Please get this - I'm not complaining that the workers have a right to sue someone for ignoring trading orders or hiding excessive fees. I have not one iota of disagreement with it. What I don't understand is why they are suing the employers who were also let down by the administrators, for the administrators' negligence.
So what's the take-away here? Well, first of all, you better understand that any Qualified Retirement Plan (SEP's, Simple IRAs, Profit Sharing Plans, etc) is going to carry the same liability to whatever develops from here. It's certainly not exclusive to 401(k)s.
Second of all, as the article mentions, being as this will make it easier for workers to be compensated for someone negligently screwing up their retirement plan, there's going to be a period of defining what qualifies for "screwing up", so to speak. And there will be a wave of court battles to expect for it.
But my take-away is more personal. For years I have been advocating that most business owners and key executives tend to have a completely different personal economy than the rank and file. As such, they begin with a tactical mistake in trying to fit their own retirement planning into a retirement plan designed by Congress to favor the rank and file - and set their future on a course for critical tax nightmares when they retire, and now add to that a whole heap of newly gained legal liabilities for the administrators they hire.

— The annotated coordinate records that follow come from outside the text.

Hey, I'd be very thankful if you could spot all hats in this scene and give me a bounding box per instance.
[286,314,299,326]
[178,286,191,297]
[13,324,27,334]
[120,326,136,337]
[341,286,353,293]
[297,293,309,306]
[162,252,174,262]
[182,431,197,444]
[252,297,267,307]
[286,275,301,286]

Retirement plans for the rank and file may not be the best choice for owners, officers and key executives. Fact is that there are a world of alternatives out there to reduce taxes and better leverage corporate wealth than a pedestrian Profit Sharing or 401(k) plan. I still don't get why they're so little known about.
Point is, if you want a benefit plan for your employees, get a Qualified Retirement Plan in place and just make sure to allocate just a little bit more to your legal defense fund ahead of time. But if you're starting with a plan for the boss, there may be better ways to go.